[TEXT PASSAGE]:
--- BEGIN ---

Predator-prey systems have been studied in many articles; see for
example \cite{f1,l1,m1,s1, t1}. However, for the predator-prey systems
with stage structure and infinite time delay, we have not obtained necessary
and sufficient conditions for its permanence. In the natural
world, however, there are many species whose individual members
have a life history that take them  through two stages, immature and mature.
In particularly, we have in mind mammalian populations
and some amphibious animals, which exhibit these two stages.
Recently, autonomous systems
 with stage structure of species have been considered in
 \cite{a1,a2,w1,z1}, in particularly, the effect
of dispersal on the permanence of  a single species with stage structure was discussed in [11].
 And two species predator-prey Lotka-Volterra type dispersal systems with periodic coefficients
and infinite delays have been studied in \cite{t2}.

In this paper, we consider system \eqref{e1} with periodic coefficients. Our purpose is to establish
sufficient and necessary conditions of integrable form for the permanence of system \eqref{e1} .

--- END ---

[LIST OF TASKS]:
**a.** Give every citation key inside the first \cite command of the predator-prey passage.
**b.** Return the lines of the listing verbatim, from the line containing "Considering the image, is" up to and including the final line of the listing.
The passage above has no connection to the listing that comes after it.

[DATA PROVIDED]:
--- BEGIN ---

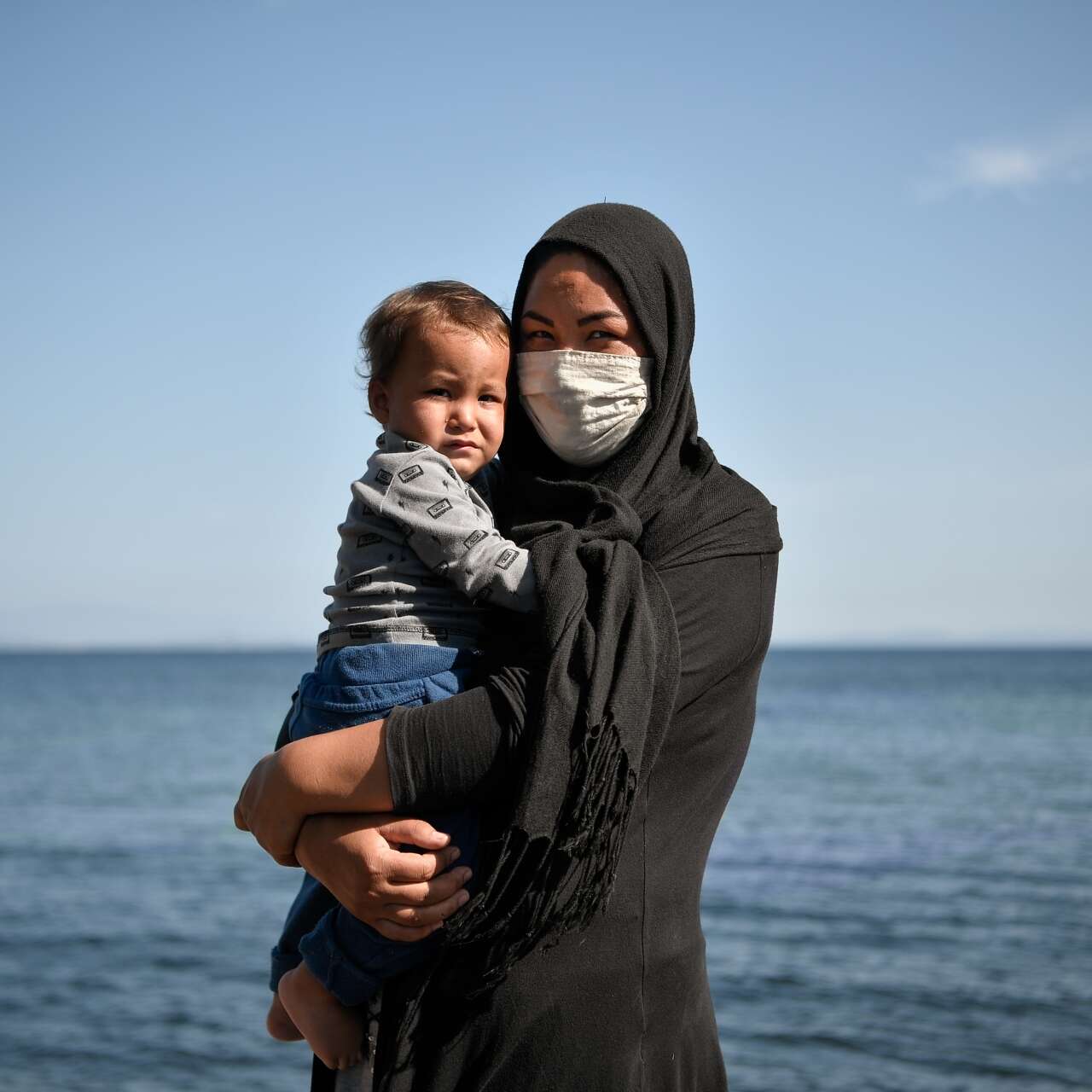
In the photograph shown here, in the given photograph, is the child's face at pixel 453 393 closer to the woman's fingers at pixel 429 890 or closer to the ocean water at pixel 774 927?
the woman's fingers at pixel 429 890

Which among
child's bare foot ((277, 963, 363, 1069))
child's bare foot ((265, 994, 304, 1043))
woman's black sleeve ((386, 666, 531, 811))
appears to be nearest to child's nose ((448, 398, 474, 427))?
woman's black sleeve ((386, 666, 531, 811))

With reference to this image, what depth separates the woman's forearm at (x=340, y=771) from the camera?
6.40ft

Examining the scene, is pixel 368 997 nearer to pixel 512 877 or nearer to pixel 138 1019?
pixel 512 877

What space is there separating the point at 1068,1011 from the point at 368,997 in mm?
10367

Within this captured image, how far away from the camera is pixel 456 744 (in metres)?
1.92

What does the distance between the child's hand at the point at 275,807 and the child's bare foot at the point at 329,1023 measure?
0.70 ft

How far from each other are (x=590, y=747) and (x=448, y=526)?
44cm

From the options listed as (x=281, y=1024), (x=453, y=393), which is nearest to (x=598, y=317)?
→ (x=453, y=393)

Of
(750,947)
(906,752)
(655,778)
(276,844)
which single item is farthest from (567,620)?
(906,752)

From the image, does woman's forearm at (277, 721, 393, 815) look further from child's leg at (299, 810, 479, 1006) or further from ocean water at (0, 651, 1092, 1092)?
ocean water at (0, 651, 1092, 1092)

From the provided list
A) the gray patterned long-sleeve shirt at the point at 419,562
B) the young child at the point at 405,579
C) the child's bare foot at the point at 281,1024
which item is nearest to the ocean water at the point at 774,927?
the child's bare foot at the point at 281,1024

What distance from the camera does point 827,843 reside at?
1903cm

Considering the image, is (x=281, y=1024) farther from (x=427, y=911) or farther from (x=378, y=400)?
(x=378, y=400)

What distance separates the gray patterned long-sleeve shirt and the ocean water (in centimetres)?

--- END ---

[RESULTS FOR THE EXERCISE]:
**a.** f1, l1, m1, s1, t1

**b.**
Considering the image, is (x=281, y=1024) farther from (x=427, y=911) or farther from (x=378, y=400)?
(x=378, y=400)

What distance separates the gray patterned long-sleeve shirt and the ocean water (in centimetres)?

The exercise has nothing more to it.